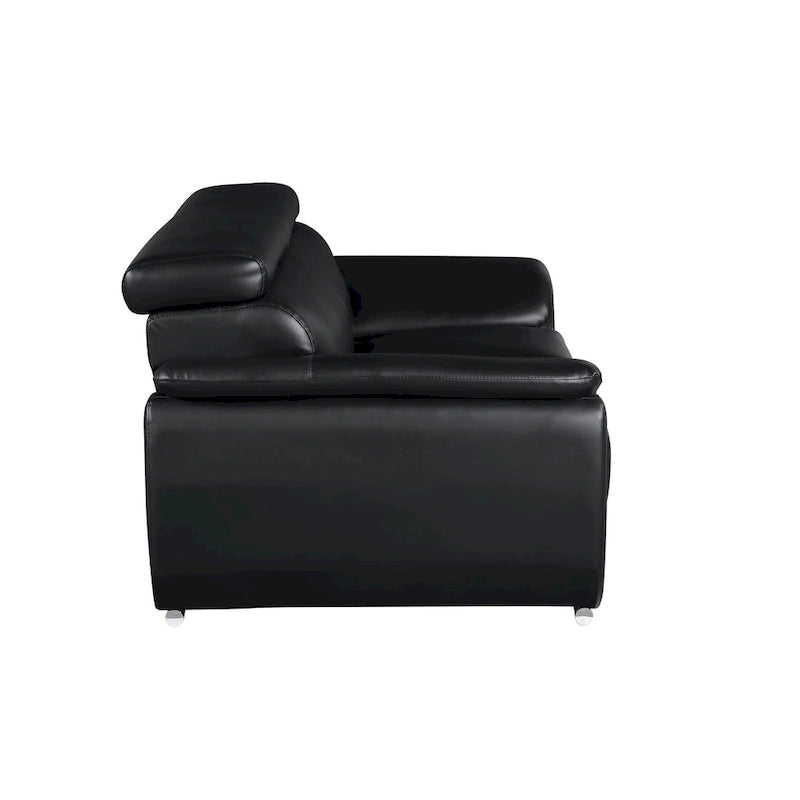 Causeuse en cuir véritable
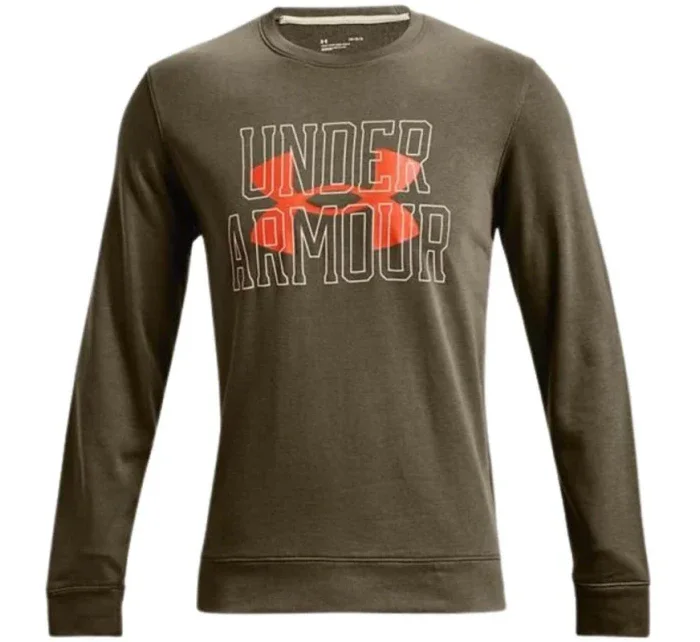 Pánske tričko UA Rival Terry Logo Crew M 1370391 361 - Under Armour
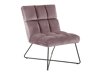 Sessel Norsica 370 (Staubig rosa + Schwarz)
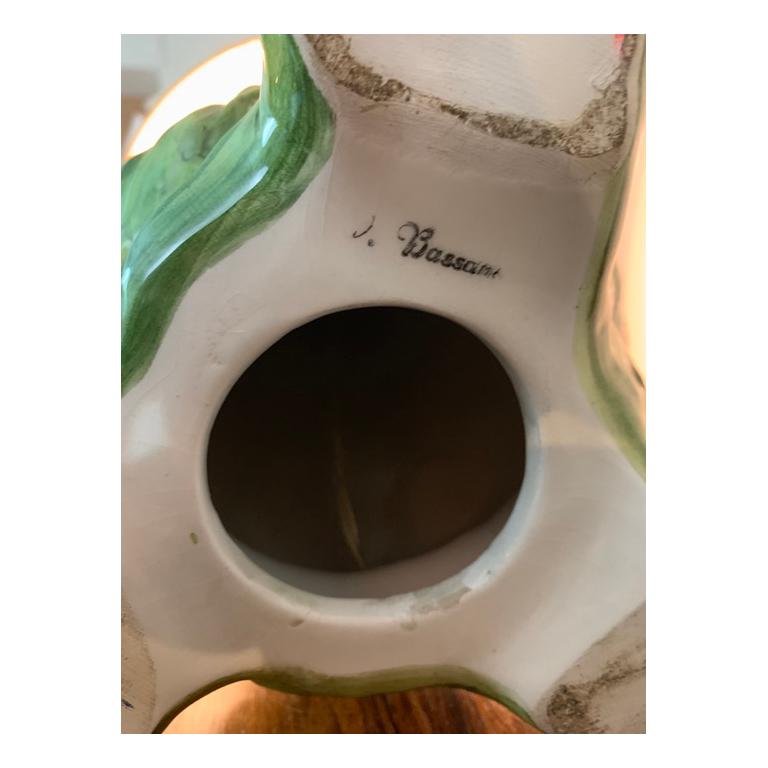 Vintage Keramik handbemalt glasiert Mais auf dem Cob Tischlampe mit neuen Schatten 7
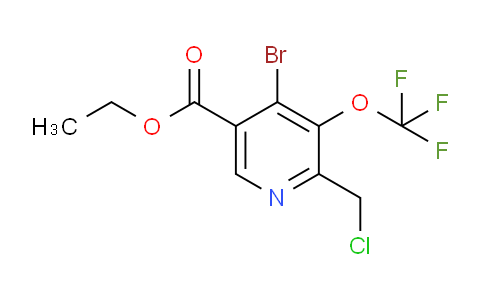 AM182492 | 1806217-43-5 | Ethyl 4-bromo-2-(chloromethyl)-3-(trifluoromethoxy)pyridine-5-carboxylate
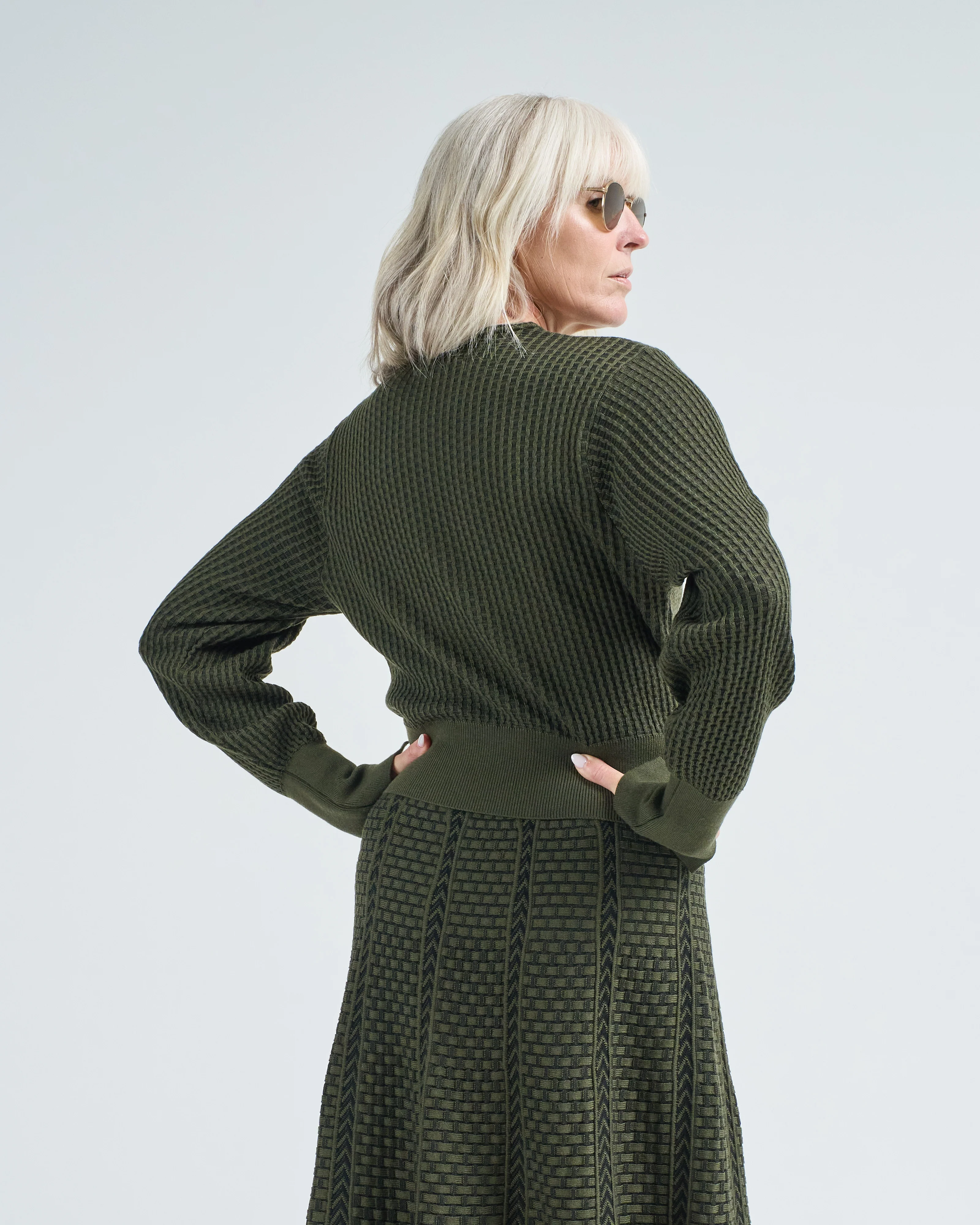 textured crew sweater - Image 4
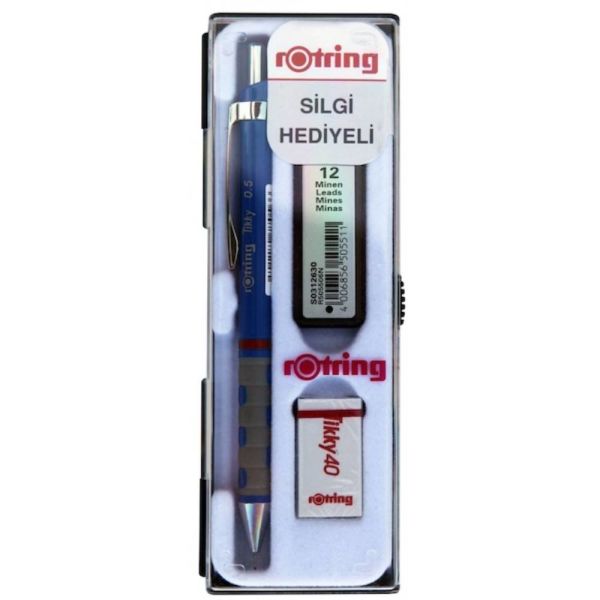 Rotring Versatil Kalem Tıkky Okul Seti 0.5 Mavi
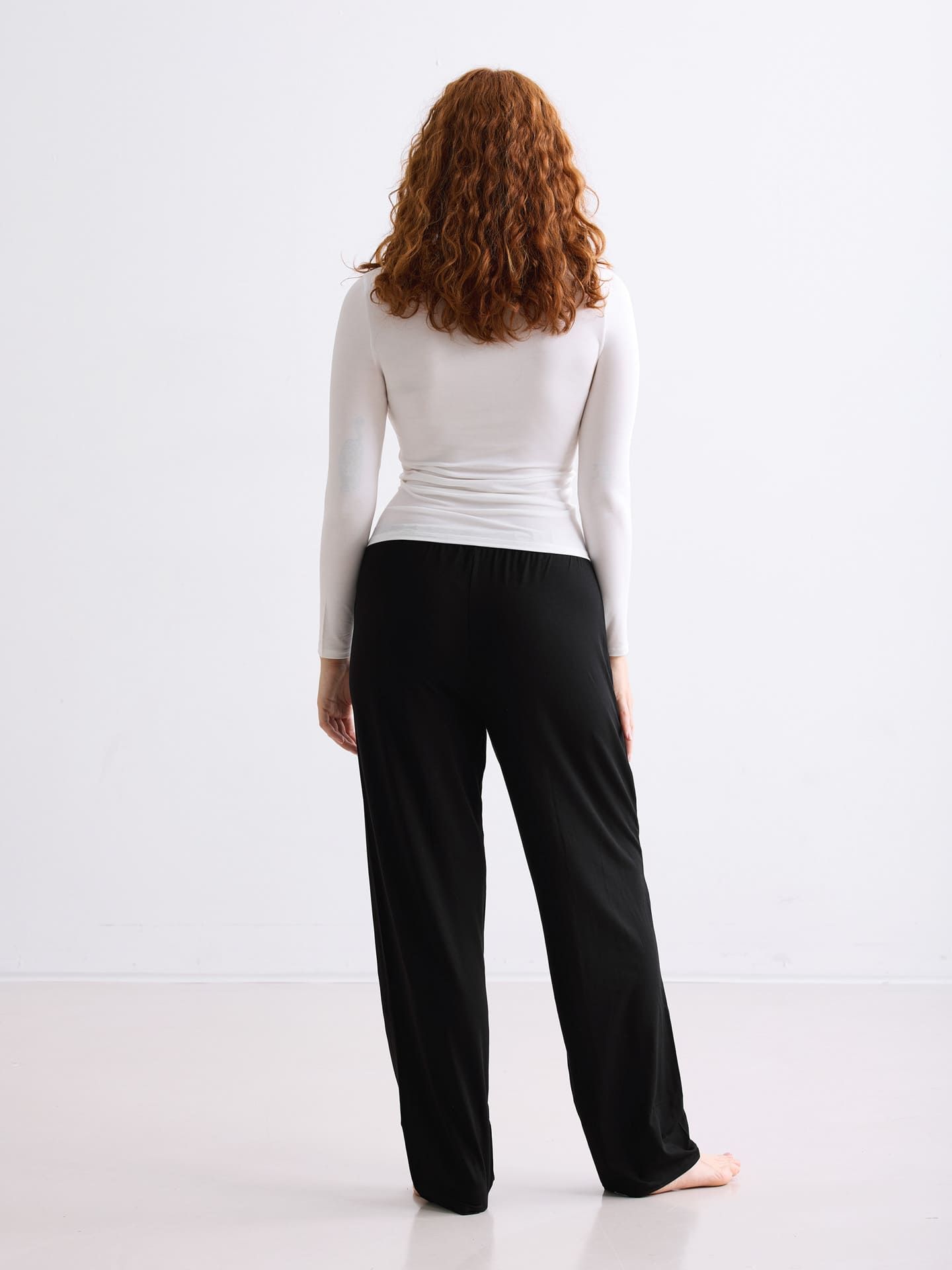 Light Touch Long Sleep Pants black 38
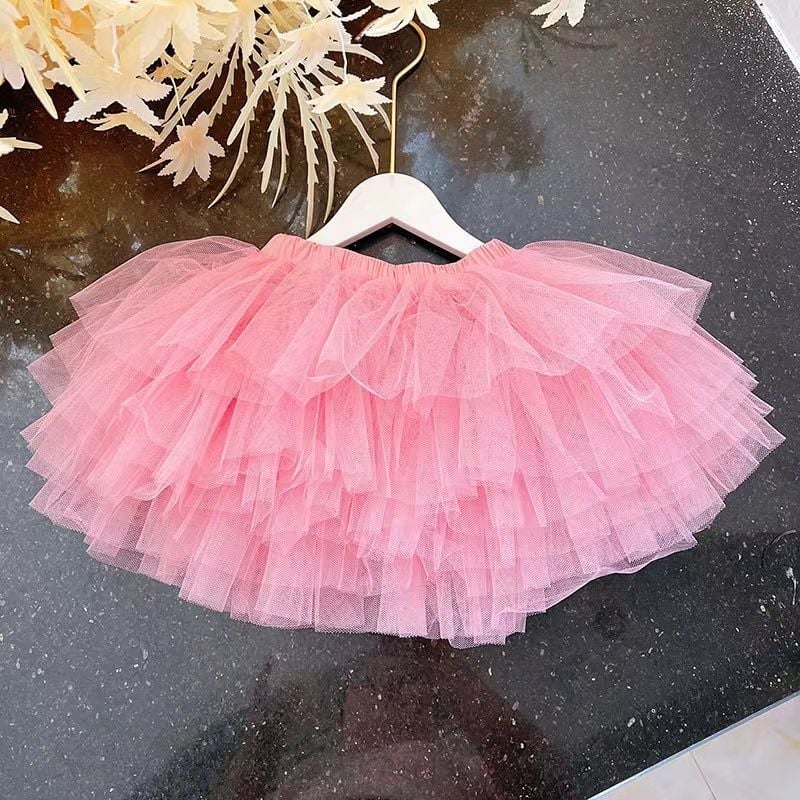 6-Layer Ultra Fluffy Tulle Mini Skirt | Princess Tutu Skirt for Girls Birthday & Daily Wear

Try it.
Write out each line of the listing above verbatim, omitting the pictures.

Expected answer.
 Causeuse en cuir véritable
 Pánske tričko UA Rival Terry Logo Crew M 1370391 361 - Under Armour
 Sessel Norsica 370 (Staubig rosa + Schwarz)
 Vintage Keramik handbemalt glasiert Mais auf dem Cob Tischlampe mit neuen Schatten 7
 AM182492 | 1806217-43-5 | Ethyl 4-bromo-2-(chloromethyl)-3-(trifluoromethoxy)pyridine-5-carboxylate
 textured crew sweater - Image 4
 Rotring Versatil Kalem Tıkky Okul Seti 0.5 Mavi
 Light Touch Long Sleep Pants black 38
 6-Layer Ultra Fluffy Tulle Mini Skirt | Princess Tutu Skirt for Girls Birthday & Daily Wear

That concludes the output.